§ EXERCISE DETAILS: Please return each of the lines below word for word, including the text that isn't in English, and leave out the pictures.

Dataset excerpts:
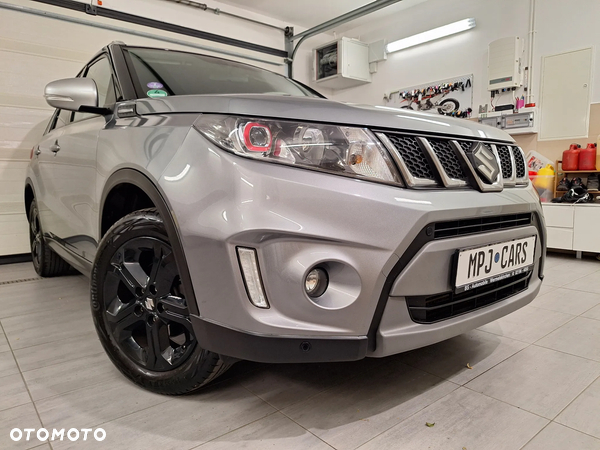 Suzuki Vitara 1.4 Boosterjet Allgrip S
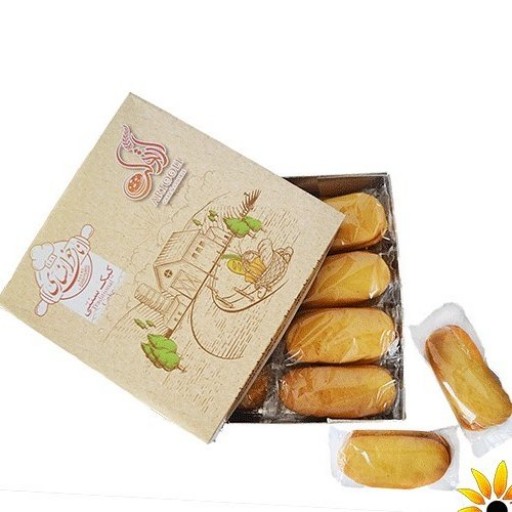 شیرینی سنتی نان خوانساری(2بسته)ارسال رایگان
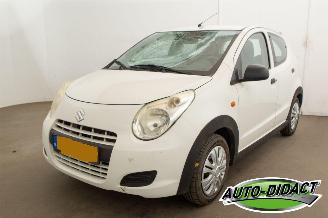 Schadeauto Suzuki Alto 1.0 Cool 62.318 km Comfort 2011/9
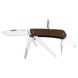 Многофункциональный нож Ruike Criterion Collection L42 коричневый L42-N фото 2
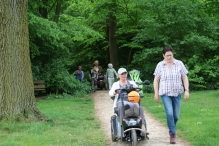 Avond4daagse 2017 - maandag (3/8)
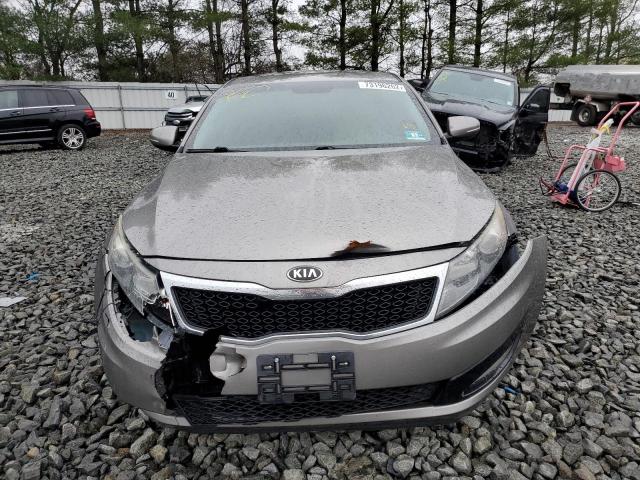 Photo 5 from auction – 2013 KIA OPTIMA EX with VIN 5XXGN4A74DG163130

§ SOLUTION BELOW:
 Suzuki Vitara 1.4 Boosterjet Allgrip S
 شیرینی سنتی نان خوانساری(2بسته)ارسال رایگان
 Schadeauto Suzuki Alto 1.0 Cool 62.318 km Comfort 2011/9
 Многофункциональный нож Ruike Criterion Collection L42 коричневый L42-N фото 2
 Avond4daagse 2017 - maandag (3/8)
 Photo 5 from auction – 2013 KIA OPTIMA EX with VIN 5XXGN4A74DG163130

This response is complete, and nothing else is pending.